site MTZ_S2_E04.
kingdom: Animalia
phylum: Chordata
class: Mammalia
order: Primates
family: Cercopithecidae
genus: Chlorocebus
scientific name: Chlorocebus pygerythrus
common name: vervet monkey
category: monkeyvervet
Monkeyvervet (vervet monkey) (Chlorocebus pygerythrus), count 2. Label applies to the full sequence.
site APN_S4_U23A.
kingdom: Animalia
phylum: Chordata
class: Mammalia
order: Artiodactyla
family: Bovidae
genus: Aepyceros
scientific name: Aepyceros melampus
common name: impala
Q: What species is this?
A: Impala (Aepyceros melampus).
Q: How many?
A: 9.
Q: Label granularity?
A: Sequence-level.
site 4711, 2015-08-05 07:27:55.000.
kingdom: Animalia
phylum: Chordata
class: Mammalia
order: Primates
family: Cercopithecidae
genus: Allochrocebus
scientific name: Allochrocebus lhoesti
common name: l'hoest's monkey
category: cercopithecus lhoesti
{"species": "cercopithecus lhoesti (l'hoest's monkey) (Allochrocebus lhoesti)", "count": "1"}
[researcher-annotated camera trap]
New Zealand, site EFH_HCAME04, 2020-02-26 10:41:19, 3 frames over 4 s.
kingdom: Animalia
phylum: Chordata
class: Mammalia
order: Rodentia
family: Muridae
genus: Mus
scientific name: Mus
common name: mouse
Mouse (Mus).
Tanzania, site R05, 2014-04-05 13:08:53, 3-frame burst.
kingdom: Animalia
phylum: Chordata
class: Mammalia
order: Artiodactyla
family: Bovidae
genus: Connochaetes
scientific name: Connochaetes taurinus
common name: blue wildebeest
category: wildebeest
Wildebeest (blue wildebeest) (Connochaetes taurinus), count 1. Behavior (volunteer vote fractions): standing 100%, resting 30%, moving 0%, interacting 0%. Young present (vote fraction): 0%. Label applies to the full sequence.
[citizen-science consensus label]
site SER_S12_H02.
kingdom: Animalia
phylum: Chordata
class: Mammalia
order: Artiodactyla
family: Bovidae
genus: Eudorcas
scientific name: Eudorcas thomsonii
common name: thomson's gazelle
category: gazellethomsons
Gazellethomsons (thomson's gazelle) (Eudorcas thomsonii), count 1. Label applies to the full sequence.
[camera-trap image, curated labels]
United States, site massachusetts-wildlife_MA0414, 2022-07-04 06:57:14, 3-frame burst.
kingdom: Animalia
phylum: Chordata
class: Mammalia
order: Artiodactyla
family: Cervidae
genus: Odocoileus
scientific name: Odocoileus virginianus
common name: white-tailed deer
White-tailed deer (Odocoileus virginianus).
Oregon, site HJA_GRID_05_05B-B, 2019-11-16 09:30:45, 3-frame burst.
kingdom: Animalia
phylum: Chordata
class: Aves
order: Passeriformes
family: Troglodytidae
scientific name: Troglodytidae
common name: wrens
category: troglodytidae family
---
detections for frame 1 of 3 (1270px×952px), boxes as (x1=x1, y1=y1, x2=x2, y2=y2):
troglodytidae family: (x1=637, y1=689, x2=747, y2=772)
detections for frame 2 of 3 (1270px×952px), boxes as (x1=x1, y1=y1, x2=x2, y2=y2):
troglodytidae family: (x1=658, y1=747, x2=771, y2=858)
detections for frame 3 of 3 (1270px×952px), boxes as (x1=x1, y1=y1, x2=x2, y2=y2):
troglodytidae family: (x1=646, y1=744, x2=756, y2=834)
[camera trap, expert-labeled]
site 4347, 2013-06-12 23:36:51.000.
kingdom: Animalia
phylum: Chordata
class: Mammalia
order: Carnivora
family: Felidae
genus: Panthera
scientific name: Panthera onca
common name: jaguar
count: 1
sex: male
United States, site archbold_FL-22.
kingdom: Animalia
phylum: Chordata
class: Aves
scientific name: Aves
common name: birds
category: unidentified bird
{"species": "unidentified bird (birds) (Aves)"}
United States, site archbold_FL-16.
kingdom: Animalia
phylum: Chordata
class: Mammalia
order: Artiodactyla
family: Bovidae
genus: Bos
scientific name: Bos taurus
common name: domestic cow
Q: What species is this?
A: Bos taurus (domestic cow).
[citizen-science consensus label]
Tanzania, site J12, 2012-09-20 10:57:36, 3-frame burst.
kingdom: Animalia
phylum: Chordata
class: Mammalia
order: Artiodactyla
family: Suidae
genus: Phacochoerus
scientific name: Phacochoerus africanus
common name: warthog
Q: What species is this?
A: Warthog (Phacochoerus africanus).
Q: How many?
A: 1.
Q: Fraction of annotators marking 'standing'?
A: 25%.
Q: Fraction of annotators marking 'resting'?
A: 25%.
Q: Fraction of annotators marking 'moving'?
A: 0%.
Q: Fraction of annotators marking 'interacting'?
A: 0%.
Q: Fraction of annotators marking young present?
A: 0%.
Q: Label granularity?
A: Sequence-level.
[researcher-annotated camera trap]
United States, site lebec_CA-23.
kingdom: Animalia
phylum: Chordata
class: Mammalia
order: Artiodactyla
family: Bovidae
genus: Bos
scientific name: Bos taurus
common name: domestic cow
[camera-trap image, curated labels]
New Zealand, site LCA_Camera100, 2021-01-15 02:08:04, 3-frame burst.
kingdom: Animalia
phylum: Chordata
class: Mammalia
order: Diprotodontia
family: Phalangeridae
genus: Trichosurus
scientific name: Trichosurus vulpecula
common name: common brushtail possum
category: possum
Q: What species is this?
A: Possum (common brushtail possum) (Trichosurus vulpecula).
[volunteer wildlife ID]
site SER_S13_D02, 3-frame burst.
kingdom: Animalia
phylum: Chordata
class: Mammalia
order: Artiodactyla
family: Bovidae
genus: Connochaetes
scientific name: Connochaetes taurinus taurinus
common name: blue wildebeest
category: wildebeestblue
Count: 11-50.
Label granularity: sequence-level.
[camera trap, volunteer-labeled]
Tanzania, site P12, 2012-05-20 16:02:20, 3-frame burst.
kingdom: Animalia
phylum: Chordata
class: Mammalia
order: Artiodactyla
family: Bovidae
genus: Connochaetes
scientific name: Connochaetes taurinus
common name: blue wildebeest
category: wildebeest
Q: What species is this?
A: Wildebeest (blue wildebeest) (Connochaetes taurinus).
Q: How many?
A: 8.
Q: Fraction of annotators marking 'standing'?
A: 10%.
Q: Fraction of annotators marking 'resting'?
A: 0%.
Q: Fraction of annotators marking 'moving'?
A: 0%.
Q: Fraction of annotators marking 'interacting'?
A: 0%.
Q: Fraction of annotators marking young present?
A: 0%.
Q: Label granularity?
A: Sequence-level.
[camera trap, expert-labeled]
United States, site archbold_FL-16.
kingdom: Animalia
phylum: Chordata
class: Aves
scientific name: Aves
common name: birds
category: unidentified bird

+-------+

Exactly the lines from the one containing "A: Possum (common" to the last line of the entries above must be duplicated, with both of those lines included and nothing more.

- **RESPONSE BOX**
A: Possum (common brushtail possum) (Trichosurus vulpecula).
[volunteer wildlife ID]
site SER_S13_D02, 3-frame burst.
kingdom: Animalia
phylum: Chordata
class: Mammalia
order: Artiodactyla
family: Bovidae
genus: Connochaetes
scientific name: Connochaetes taurinus taurinus
common name: blue wildebeest
category: wildebeestblue
Count: 11-50.
Label granularity: sequence-level.
[camera trap, volunteer-labeled]
Tanzania, site P12, 2012-05-20 16:02:20, 3-frame burst.
kingdom: Animalia
phylum: Chordata
class: Mammalia
order: Artiodactyla
family: Bovidae
genus: Connochaetes
scientific name: Connochaetes taurinus
common name: blue wildebeest
category: wildebeest
Q: What species is this?
A: Wildebeest (blue wildebeest) (Connochaetes taurinus).
Q: How many?
A: 8.
Q: Fraction of annotators marking 'standing'?
A: 10%.
Q: Fraction of annotators marking 'resting'?
A: 0%.
Q: Fraction of annotators marking 'moving'?
A: 0%.
Q: Fraction of annotators marking 'interacting'?
A: 0%.
Q: Fraction of annotators marking young present?
A: 0%.
Q: Label granularity?
A: Sequence-level.
[camera trap, expert-labeled]
United States, site archbold_FL-16.
kingdom: Animalia
phylum: Chordata
class: Aves
scientific name: Aves
common name: birds
category: unidentified bird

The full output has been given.